Ternyata maksud Erwin adalah, meminjam beberapa pernak-pernik yang biasa teman-temannya pakai, pertemanan Erwin memang kebanyakan dari orang-orang kalangan atas, tak heran jika dilihat dari jenis pekerjaannya.

Erwin mampir ke ruangannya sebentar, ia juga berganti ke setelan baju yang lebih formal, celana hitam+kemeja putih+jas hitam. ia tampak sempurna.

"Aster! bagaimana?" Erwin mengetuk pintu kamar Aster.

"Tunggu sebentar!" tak lama pintu terbuka, menampilkan Aster dengan riasan wajah yang membuatnya semakin memukau.

"Wah, lihat siapa yang akan jadi bangsawan malam ini?"

"Apasih Erwin, haha." Aster memukul kecil lengan Erwin, lalu Erwin memberi tas yang berisi gaun, terlihat gemerlap dari aksesorisnya jika terkena lampu.

"Eh, Erwin kau juga ganti pakaian wah niat sekali pak kapten!"

"Jangan panggil aku begitu dong, Erwin saja. aku juga harus menyesuaikan teman kencan ku malam ini kan?"

"Heh, memangnya siapa yang memperbolehkan kamu ngomong begitu hah? t-terus sejak kapan kita mau kencan." Aster tergagu, dari tadi Erwin mempermainkannya ya? awas saja ia tak segan melawan kapten yang berkuasa di kapal ini lho!

"Sejak aku mengajakmu makan tentu saja, bukankah sama saja dengan kencan?"

"Beda lah! gimana sih kau nggak pernah pacaran ya? kencan tuh untuk 2 orang yang saling menyukai."

"Aster, apa kamu nggak menyukaiku?"

"Hm? suka kok. semua orang suka kau."

Erwin menghela nafas berat, "Bukan yang seperti itu kau sedikit lemot ya."

"Lemot? lemot atau bodoh nih haha. temanku bilang kalau aku agak bodoh, padahal nggak juga tuh waktu sekolah aku pernah 3 kali juara kelas."

"Wah benarkah? kapan itu?"

"Waktu sekolah dasar, hehe."

"Wah kau ini ya sudah pintar bercanda. tapi lumayan lah setidaknya kamu pernah merasakan jadi juara kelas deh, Aster."
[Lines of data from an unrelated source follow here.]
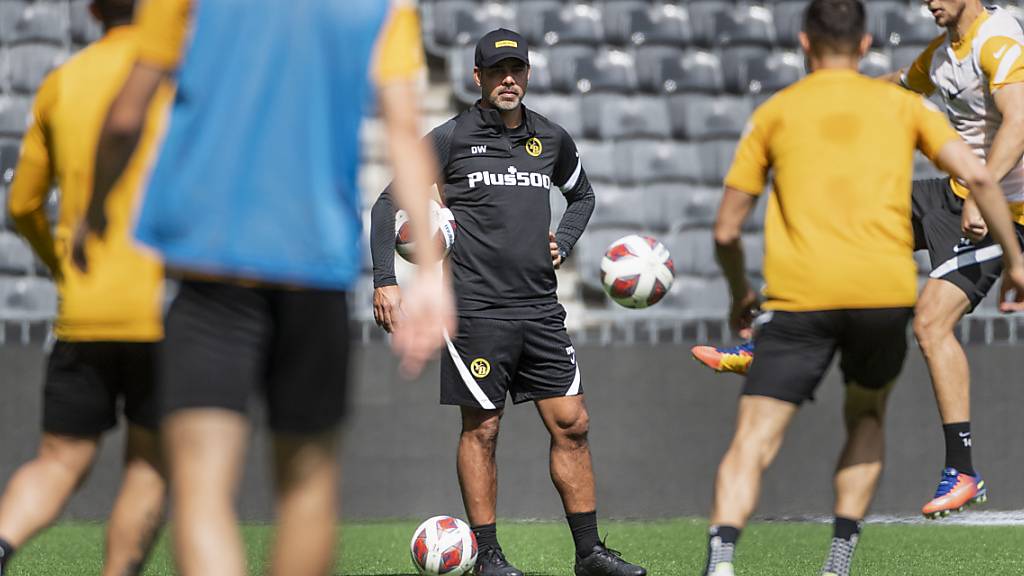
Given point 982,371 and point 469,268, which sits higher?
point 469,268

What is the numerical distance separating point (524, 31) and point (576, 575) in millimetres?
6504

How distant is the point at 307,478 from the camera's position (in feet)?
10.4

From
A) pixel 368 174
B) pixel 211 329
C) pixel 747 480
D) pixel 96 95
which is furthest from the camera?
pixel 368 174

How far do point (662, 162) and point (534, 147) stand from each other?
195 inches

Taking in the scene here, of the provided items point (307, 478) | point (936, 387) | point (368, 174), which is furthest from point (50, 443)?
point (368, 174)

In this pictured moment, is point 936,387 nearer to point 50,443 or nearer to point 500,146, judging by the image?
point 500,146

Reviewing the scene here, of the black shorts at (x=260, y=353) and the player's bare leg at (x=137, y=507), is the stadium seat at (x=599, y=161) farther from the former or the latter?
the black shorts at (x=260, y=353)

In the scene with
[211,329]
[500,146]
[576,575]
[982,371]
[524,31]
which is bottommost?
[576,575]

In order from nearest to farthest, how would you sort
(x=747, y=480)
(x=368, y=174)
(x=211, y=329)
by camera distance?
(x=211, y=329)
(x=747, y=480)
(x=368, y=174)

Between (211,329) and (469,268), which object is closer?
(211,329)

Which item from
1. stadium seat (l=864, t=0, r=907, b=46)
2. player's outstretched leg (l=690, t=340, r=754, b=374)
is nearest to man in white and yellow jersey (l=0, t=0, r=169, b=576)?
player's outstretched leg (l=690, t=340, r=754, b=374)

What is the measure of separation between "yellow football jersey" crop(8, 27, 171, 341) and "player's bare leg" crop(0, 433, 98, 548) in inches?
13.0

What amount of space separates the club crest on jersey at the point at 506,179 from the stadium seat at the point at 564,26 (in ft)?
18.2

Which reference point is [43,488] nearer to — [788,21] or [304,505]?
[304,505]
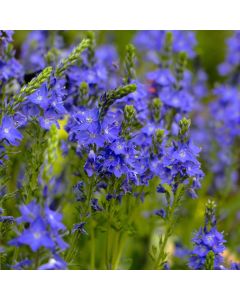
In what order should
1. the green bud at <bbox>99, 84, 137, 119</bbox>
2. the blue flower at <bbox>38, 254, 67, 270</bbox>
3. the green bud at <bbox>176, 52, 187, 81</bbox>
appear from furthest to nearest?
the green bud at <bbox>176, 52, 187, 81</bbox> → the green bud at <bbox>99, 84, 137, 119</bbox> → the blue flower at <bbox>38, 254, 67, 270</bbox>

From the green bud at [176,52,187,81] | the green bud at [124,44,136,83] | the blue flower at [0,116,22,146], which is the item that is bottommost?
the blue flower at [0,116,22,146]

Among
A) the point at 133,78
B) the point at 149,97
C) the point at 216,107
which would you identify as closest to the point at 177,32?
the point at 216,107

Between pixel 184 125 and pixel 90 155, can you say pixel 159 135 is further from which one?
pixel 90 155

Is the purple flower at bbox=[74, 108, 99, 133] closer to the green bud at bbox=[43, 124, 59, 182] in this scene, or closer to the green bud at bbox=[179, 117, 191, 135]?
the green bud at bbox=[179, 117, 191, 135]

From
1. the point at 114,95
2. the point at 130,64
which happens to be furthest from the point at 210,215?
the point at 130,64

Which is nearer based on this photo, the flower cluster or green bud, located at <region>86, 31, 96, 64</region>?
the flower cluster

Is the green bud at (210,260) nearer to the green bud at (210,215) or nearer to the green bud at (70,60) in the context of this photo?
the green bud at (210,215)

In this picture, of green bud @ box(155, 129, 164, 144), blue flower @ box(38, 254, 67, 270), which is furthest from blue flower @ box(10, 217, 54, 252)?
green bud @ box(155, 129, 164, 144)

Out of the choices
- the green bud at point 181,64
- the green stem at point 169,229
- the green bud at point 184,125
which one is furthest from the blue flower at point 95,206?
the green bud at point 181,64

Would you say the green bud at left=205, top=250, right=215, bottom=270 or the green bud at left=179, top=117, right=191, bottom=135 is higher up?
the green bud at left=179, top=117, right=191, bottom=135
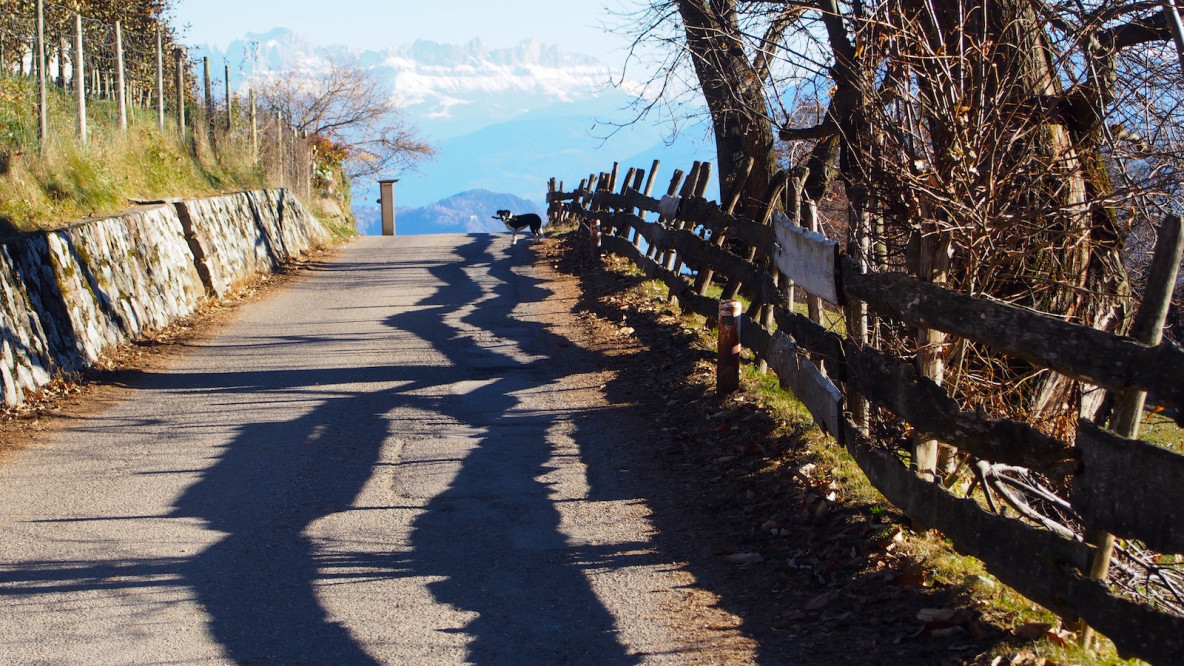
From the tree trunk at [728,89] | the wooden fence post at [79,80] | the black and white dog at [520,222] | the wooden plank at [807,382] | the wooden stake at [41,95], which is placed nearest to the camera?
the wooden plank at [807,382]

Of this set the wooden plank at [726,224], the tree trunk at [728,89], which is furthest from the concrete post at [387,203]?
the wooden plank at [726,224]

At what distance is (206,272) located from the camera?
1456 centimetres

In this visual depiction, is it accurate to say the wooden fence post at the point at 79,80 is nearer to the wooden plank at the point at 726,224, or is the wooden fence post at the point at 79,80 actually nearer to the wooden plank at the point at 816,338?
the wooden plank at the point at 726,224

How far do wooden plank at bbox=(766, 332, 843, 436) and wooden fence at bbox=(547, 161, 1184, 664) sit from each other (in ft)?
0.04

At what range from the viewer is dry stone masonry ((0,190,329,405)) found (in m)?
8.80

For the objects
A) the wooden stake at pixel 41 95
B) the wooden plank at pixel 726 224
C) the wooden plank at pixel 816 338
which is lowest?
the wooden plank at pixel 816 338

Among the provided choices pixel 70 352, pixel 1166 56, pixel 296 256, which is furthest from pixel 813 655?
pixel 296 256

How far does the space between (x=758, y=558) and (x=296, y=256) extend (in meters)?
18.0

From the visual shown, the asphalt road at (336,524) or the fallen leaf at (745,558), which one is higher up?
the fallen leaf at (745,558)

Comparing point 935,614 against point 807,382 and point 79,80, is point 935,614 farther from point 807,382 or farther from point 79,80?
point 79,80

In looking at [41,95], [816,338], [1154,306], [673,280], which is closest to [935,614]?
[1154,306]

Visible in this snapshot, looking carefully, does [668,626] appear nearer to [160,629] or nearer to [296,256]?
[160,629]

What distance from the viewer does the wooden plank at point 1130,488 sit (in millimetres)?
3039

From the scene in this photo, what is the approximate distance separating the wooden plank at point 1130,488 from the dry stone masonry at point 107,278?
7820 millimetres
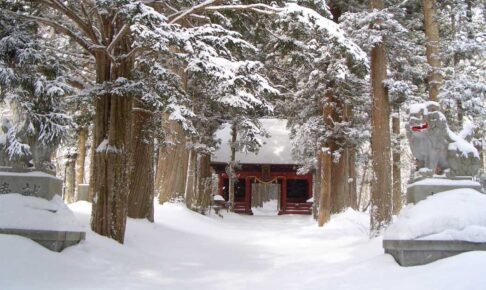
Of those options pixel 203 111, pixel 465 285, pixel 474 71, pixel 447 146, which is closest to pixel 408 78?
pixel 474 71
"Iya dan aku cukup bangga.

Eh, Erwin aku mau ganti baju dulu, kau tunggulah disini jangan sesekali mengintip awas saja." Aster mengambil tas pemberian Erwin, ia membawa tas itu bersamanya sembari menuju kamar mandi.

"Kasar sekali Asteria aku baru tahu kalau kau punya kepribadian seperti ini."
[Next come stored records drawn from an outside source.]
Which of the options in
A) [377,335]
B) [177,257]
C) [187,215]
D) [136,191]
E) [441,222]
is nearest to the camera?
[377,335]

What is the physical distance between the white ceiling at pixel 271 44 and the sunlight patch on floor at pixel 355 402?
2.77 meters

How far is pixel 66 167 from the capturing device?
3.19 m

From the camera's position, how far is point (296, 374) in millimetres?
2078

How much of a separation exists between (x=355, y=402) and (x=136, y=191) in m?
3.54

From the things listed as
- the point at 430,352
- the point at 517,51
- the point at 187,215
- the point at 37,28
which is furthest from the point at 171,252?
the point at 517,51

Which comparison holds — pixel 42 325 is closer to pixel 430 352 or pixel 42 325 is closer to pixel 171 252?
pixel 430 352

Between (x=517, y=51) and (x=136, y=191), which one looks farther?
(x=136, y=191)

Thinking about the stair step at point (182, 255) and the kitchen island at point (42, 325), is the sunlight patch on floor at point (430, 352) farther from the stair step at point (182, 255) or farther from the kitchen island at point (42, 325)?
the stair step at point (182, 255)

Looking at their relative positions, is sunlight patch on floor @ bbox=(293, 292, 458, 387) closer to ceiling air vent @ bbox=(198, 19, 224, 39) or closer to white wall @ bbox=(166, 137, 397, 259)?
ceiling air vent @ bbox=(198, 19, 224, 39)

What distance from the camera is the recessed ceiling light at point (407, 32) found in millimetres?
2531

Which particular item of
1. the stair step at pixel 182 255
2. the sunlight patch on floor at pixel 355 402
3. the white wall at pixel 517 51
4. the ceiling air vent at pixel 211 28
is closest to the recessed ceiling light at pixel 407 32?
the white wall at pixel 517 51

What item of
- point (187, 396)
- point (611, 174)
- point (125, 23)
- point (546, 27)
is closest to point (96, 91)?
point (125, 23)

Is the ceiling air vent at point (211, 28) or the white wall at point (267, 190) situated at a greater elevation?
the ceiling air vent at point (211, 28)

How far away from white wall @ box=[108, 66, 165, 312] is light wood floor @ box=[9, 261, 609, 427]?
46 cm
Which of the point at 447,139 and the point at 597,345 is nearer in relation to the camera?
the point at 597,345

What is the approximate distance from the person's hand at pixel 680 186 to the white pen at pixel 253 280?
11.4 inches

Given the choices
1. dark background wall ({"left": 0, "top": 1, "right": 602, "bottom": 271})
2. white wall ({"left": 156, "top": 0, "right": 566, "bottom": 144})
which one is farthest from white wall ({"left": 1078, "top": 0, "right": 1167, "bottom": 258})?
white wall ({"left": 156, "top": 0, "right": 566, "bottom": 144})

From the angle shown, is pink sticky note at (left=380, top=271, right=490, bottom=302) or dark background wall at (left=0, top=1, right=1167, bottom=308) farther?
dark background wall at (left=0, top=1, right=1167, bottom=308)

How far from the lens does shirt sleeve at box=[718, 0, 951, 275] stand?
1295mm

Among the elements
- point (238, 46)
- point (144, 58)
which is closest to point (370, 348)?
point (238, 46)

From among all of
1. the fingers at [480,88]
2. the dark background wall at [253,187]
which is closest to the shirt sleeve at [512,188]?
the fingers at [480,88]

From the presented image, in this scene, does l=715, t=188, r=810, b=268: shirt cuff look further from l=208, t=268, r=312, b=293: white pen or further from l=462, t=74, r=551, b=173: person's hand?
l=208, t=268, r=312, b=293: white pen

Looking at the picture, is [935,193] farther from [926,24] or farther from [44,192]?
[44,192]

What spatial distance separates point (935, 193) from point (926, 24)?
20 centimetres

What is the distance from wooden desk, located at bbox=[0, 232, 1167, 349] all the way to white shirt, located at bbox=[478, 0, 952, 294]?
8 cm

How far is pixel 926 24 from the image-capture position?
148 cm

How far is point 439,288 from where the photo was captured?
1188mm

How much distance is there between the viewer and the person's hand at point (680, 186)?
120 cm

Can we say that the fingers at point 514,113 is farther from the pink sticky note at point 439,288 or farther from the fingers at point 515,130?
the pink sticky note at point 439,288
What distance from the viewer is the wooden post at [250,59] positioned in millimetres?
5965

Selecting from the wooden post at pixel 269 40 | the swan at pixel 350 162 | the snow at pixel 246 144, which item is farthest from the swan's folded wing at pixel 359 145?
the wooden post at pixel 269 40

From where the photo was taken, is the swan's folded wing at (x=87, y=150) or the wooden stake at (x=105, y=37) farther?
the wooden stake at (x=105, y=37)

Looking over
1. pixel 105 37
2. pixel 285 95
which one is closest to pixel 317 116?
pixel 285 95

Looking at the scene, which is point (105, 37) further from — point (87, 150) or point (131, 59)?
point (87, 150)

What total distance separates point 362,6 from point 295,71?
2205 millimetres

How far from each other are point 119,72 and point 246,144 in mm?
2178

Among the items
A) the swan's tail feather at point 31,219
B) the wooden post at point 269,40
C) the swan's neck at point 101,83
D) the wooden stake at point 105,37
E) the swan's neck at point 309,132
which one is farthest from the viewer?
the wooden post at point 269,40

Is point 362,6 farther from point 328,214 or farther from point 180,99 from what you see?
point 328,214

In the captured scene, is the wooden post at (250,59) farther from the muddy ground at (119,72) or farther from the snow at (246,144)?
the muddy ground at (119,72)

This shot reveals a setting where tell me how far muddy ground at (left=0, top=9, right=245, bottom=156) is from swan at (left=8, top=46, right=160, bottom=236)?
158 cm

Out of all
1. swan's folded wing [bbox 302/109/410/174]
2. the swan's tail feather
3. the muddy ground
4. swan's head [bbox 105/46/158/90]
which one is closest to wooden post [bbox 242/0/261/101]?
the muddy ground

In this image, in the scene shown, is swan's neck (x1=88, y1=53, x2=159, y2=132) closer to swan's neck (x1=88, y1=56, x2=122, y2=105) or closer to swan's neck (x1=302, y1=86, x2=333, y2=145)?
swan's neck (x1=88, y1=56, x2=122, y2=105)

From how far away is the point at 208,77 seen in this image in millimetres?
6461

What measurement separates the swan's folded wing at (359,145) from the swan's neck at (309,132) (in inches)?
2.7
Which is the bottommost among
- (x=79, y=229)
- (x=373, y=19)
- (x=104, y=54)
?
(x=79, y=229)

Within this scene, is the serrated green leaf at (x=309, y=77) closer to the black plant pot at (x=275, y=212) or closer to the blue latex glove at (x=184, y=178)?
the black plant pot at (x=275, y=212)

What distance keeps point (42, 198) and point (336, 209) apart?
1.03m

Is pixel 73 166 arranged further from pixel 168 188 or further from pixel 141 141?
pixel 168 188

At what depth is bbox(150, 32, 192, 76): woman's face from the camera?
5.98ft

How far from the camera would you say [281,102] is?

Aster berhenti sejenak, melirik Erwin melalui ekor matanya, "Sok tahu, ini tuh bentuk pembelaan diri seorang wanita."

"Ya ya. cepatlah Asteria aku nggak mau menunggu lama."

"Iya!"

Tak berselang lama Aster muncul, ia makin bersinar ketika berbalut gaun biru dongker yang semakin membuatnya terkesan percaya diri dan mempunyai karakter kuat.


"Jangan bengong terus! ayo jalan."

Tunggu sebentar Aster, Erwin sedang mencerna pesona dirimu kau tahu? dia nyaris kemasukkan lalat yang entah darimana karena mulutnya terbuka,

"Oi Erwin!"

"Hah? oh kau sudah selesai? maaf maaf."

"Haha kau ini kenapa Erwin?"

"Em, kau cantik sekali~"

"Hari ini kau berbicara aneh-aneh atau kau memang playboy kelas kakap huh? bercanda Erwin."

"Mana ada aku yang seperti itu Asteria, pesonamu lah yang menarikku untuk semakin jatuh dan berlutut dihadapanmu."

Celaka kaki Aster benar-benar lemas! Erwin ini penggombal handal ya?